Judges: Whitman
Filed Date: 7/15/1843
Status: Precedential
Modified Date: 10/19/2024
The opinion of the Court was drawn up by
The oxen alleged to have been converted by the defendant to his own use, were never actually in his possession. He merely said to the person having them in custody, and who was alleged to be the debtor in the precept, which the defendant had in his- possession for service, that he was ordered to attach them as his property, and must do so, and that he did attach them ; and thereupon the alleged debtor procured-a person, not being the plaintiff, to give a receipt for them, stipulating to deliver them to the defendant, as usual in cases of attachment of personal property on mesne process. It does not appear that the defendant ever returned them as attached on his precept. If he liad, in the case of Boynton v. Willard, 10 Pick. 166, Mr. Justice Wild, in delivering the opinion of the Court, even in the case of the return by an officer of an attachment of property, says, “ we think, therefore, that it cannot be maintained, as a proposition universally true, that the return of an attachment of personal property conclusively proves the taking, so as to subject the officer to an action of trespass.” It is undoubtedly true, as laid down in the elementary works cited, that the slightest, actual interference, disturbing another in his enjoyment of the possession of his property, unlawfully, is a trespass. But the defendant in this case never for a moment disturbed the possession of the person having the oxen in custody.

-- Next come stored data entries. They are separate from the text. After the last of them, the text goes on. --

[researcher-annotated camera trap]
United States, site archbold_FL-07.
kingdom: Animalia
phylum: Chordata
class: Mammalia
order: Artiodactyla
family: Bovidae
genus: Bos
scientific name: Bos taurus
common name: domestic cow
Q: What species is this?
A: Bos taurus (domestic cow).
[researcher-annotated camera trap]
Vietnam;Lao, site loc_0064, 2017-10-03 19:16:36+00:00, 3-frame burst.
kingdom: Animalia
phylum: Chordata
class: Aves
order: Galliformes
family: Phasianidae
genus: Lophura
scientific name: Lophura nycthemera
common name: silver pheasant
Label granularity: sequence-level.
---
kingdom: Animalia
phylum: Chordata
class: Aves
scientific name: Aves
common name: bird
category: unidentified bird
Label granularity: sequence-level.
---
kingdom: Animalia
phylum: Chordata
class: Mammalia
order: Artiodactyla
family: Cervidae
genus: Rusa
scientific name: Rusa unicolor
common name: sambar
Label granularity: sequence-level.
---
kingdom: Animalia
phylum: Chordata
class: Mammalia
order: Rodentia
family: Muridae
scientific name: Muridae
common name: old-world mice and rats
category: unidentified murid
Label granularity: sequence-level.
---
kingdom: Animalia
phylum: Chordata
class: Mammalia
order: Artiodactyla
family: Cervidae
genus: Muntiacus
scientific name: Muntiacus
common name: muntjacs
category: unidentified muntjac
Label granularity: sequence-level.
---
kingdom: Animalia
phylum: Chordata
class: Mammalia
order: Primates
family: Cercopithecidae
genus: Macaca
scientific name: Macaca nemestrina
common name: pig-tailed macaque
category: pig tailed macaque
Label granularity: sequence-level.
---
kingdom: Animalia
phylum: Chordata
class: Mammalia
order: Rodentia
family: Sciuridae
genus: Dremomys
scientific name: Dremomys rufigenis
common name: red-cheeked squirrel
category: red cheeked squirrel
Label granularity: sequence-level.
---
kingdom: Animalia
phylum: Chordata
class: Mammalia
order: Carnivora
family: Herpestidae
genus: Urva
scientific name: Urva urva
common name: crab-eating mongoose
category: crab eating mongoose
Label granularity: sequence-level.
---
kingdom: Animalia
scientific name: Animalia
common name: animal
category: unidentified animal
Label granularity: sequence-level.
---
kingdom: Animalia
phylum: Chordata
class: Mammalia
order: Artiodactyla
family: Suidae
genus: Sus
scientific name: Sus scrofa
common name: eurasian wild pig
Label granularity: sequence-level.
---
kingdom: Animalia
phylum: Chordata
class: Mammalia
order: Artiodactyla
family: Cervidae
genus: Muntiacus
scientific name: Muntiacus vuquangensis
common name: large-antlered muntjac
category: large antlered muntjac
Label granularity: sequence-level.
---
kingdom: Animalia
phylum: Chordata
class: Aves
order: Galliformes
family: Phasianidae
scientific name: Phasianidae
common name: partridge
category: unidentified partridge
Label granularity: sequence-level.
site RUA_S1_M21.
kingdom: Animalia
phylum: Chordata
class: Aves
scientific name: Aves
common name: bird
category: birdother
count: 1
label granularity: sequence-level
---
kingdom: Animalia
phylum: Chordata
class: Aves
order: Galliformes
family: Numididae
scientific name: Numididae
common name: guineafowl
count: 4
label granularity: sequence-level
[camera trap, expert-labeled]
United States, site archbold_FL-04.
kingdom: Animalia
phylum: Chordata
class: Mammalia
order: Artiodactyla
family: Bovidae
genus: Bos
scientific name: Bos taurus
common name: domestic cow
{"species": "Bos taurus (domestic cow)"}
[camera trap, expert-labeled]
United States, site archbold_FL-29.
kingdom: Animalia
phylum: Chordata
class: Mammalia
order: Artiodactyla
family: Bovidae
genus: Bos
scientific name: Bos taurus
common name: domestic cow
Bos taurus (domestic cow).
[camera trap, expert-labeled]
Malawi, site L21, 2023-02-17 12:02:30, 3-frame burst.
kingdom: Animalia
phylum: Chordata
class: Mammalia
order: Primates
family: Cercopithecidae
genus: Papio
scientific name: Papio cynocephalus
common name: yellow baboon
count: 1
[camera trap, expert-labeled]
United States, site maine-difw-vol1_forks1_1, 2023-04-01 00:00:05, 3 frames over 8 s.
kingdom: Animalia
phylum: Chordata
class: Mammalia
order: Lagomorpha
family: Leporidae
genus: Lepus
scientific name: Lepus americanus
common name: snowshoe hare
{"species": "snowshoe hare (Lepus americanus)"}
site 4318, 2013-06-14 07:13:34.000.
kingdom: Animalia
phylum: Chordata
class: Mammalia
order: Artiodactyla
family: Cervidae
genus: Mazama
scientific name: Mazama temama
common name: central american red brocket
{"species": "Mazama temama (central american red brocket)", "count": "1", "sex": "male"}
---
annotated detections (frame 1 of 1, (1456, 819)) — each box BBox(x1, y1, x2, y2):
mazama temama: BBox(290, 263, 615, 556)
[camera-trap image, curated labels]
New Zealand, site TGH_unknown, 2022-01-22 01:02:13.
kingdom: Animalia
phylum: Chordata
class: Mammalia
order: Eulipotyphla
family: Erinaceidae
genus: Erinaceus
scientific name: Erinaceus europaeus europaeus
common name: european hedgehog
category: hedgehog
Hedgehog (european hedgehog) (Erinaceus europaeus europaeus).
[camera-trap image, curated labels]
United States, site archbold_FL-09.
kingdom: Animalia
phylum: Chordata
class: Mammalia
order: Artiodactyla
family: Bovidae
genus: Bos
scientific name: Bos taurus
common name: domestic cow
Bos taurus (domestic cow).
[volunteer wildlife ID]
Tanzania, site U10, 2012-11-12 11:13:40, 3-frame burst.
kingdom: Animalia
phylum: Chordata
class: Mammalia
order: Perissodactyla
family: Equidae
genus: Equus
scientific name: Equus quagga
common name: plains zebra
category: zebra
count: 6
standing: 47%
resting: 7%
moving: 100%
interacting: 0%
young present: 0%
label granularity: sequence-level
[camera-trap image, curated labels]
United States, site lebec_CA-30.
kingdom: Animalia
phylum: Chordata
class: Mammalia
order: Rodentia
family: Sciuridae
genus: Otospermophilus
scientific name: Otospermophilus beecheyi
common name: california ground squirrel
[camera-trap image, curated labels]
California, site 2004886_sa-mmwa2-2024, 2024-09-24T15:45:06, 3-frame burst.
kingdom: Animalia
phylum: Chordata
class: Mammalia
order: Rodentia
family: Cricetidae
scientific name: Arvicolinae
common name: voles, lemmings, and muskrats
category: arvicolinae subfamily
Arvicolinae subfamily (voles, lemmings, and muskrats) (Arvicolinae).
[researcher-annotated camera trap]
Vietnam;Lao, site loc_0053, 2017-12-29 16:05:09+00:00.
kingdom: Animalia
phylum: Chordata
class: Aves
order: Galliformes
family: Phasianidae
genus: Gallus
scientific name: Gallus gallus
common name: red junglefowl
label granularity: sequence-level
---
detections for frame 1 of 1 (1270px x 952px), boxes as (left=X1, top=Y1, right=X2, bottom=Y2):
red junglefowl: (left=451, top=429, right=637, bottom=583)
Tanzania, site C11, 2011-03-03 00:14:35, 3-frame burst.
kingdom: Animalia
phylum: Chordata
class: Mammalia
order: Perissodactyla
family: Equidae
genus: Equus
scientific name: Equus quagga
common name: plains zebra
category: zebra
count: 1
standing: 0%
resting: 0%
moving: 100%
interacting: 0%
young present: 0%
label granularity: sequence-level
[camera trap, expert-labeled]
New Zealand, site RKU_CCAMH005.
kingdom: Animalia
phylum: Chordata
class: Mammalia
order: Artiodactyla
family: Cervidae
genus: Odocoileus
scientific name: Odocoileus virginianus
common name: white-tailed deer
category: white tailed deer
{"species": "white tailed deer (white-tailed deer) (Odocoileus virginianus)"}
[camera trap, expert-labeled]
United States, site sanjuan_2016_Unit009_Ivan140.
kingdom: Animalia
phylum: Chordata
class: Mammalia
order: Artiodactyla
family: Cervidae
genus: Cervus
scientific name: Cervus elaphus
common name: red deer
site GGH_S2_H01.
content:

The plaintiff relies mainly upon the authority of the cases of Bristol v. Burt, 7 Johns. 254, and Phillips & al. v. Hall
The case at bar is very distinguishable from either of these; from the first, as the defendant here never interrupted the possession of the plaintiff, or his agent, for a moment; and from the last, inasmuch as the plaintiff did not procure the receipters and was not, so far as appears, liable to them in any event. It was the debtor, named in the process, who had procured the receipters, and who, for aught that appears, was alone answerable to them for any loss arising from their liability. And it was his possession alone, if of any one, which had been disturbed. The plaintiff’s rights were in nowise affected to his injury. The oxen remained where he had placed them; and he could at any time resume his actual possession of them. They were, according to the testimony of his witness, at his control. To allow him, under such circumstances, to recover the value of them, or the amount for which the receipters stood responsible, would be to allow him to keep his oxen, and yet to recover pay for them of the defendant.
Plaintiff therefore, according to the agreement of the parties, must become nonsuit.